Issus de milieux sociaux opposés, Elena et Vladimir vivent ensemble, mariés et ont chacun un enfant issu d'une précédente relation. Pourtant lorsque Sergueï, le fils d'Elena, a besoin d'argent pour payer des études à son fils, Vladimir est réticent à l'idée de subvenir aux besoins de sa belle-famille...
Le film s'ouvre sur la vision d'Elena, se levant dans son immense et froid appartement où elle fait chambre à part avec son mari fortuné. On découvre peu à peu un couple froid où les tensions sont silencieuses, elle s'occupant surtout des tâches ménagères et usant de sa pension, accordée par son mari, pour aider son fils.
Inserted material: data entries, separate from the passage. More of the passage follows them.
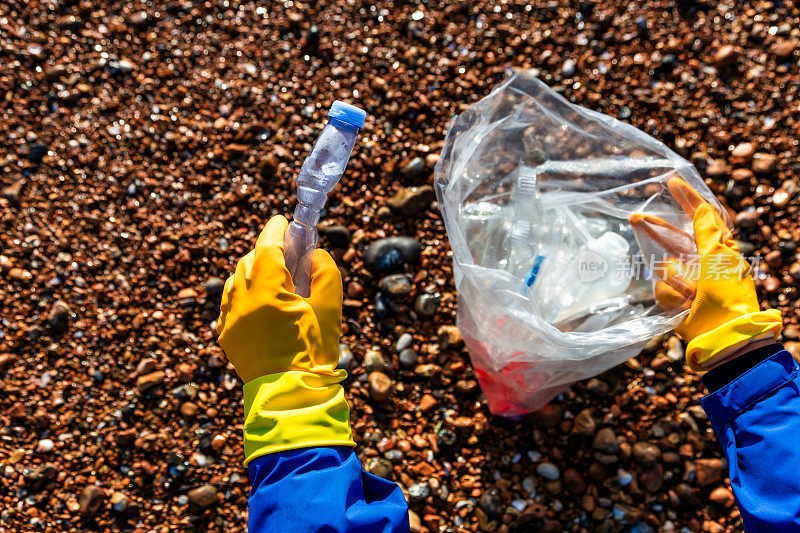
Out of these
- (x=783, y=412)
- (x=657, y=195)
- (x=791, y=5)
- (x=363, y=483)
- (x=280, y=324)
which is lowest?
(x=363, y=483)

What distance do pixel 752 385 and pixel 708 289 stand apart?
25 cm

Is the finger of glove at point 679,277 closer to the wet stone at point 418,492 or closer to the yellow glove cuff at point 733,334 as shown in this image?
the yellow glove cuff at point 733,334

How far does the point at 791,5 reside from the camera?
2.06 meters

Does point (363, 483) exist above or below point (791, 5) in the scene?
below

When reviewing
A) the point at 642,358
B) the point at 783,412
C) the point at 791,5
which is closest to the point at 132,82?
the point at 642,358

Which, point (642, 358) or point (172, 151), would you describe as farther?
point (172, 151)

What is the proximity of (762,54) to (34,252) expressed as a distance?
260 centimetres

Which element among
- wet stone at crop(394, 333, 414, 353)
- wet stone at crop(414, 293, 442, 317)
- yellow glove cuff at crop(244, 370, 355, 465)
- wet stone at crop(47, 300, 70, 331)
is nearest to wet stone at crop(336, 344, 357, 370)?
wet stone at crop(394, 333, 414, 353)

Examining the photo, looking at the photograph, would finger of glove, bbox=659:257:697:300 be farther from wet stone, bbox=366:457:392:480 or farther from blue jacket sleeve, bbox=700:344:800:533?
wet stone, bbox=366:457:392:480

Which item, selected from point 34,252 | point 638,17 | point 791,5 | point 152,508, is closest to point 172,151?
point 34,252

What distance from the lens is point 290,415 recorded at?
48.1 inches

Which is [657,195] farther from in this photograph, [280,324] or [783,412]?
[280,324]

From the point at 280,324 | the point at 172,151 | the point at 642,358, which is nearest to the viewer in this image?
the point at 280,324

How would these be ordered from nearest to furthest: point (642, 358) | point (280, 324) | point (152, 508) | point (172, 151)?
point (280, 324), point (152, 508), point (642, 358), point (172, 151)
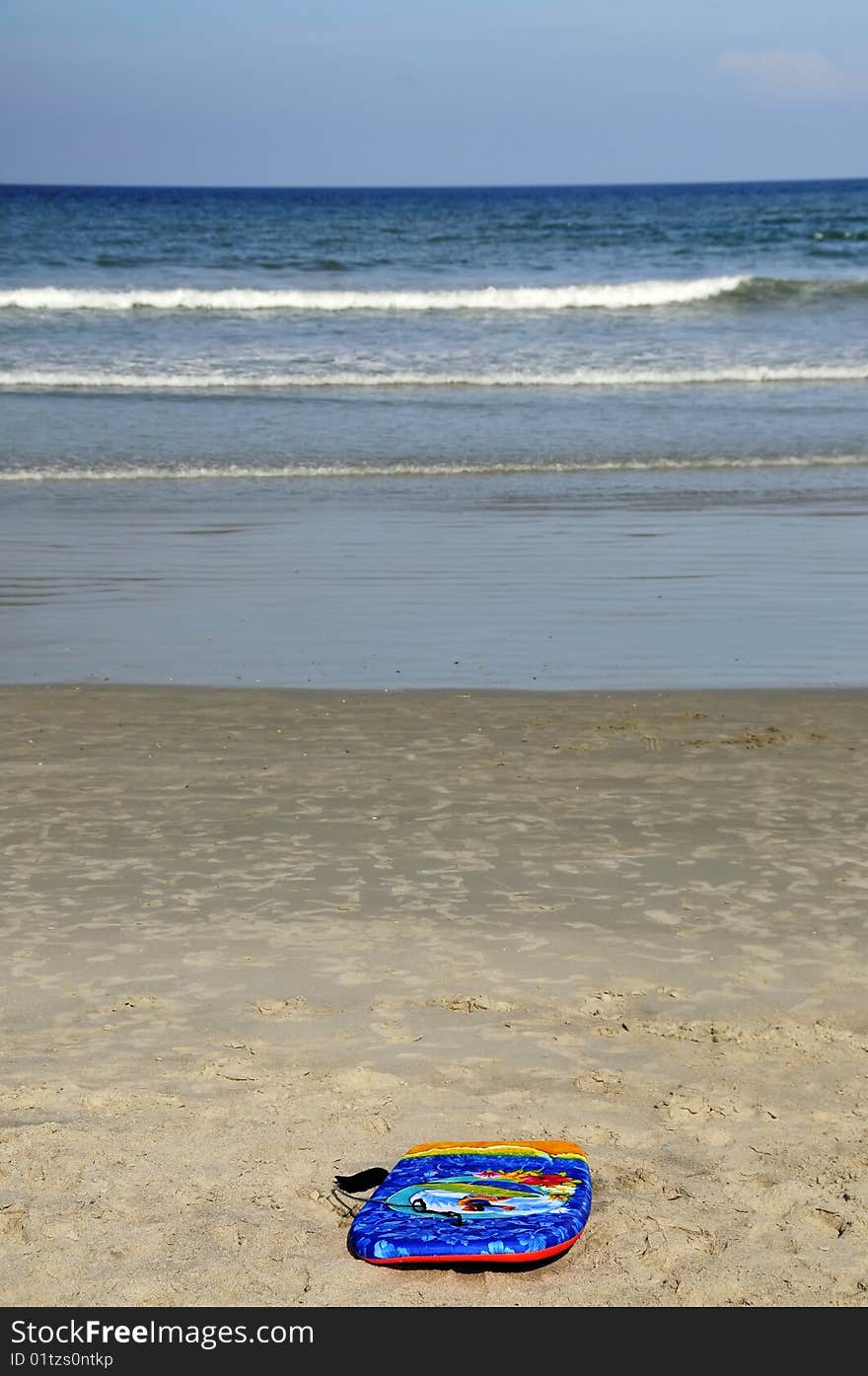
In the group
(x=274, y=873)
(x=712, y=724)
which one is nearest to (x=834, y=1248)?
(x=274, y=873)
Débutant comme une vision d'une Russie déshumanisée sous Poutine, Andreï Zviaguintsev rentre peu à peu dans le thriller, s'interrogeant moralement sur Elena et la mettant face à un horrible dilemme.
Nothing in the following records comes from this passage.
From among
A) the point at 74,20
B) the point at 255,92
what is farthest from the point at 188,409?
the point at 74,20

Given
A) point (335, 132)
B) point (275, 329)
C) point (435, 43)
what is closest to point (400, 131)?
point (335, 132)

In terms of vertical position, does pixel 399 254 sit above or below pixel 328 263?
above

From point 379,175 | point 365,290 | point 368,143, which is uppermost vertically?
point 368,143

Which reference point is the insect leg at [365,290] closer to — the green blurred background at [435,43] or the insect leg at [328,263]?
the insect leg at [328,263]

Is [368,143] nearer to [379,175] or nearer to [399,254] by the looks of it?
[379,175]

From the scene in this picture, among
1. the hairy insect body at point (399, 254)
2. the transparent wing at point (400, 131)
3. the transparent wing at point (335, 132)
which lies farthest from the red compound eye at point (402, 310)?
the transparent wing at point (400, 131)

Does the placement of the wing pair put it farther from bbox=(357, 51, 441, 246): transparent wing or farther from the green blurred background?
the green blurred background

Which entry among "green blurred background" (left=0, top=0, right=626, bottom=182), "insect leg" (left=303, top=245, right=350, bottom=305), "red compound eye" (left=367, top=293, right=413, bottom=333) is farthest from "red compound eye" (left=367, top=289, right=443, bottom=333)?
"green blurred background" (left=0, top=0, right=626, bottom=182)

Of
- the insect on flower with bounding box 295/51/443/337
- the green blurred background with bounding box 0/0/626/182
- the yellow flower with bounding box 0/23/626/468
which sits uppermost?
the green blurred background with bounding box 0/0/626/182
C'est d'abord une femme semblant triste que l'on découvre, servant de bonne à son mari et faisant tout son possible pour aider son fils, lui-même père et marié. Andreï Zviaguintsev prend son temps pour analyser, en finesse, ce personnage et nous y intéresser, mais peu à peu, c'est l'ambiguïté qui va planer sur elle et ses intentions, ce que retranscrit très bien Andreï Zviaguintsev à travers une écriture de qualité, sachant donner de la profondeur et de la consistance aux enjeux et personnages. À travers ce scénario, il aborde aussi, de manière intelligente et pertinente, la situation de la Russie, que ce soit économique ou sociale. C'est cette Russie froide et détruite qui semble ne s'être jamais remise de la fin de l'URSS qu'il analyse et met en avant, que ce soit en arrière-plan ou directement à travers les personnages, leurs conditions sociales ou encore le fossé séparant la richesse et la pauvreté et plusieurs scènes marquantes en témoignent, à l'image de l'effrayant montage final ou des voyages en train où la solitude du personnage se fait totalement ressentir.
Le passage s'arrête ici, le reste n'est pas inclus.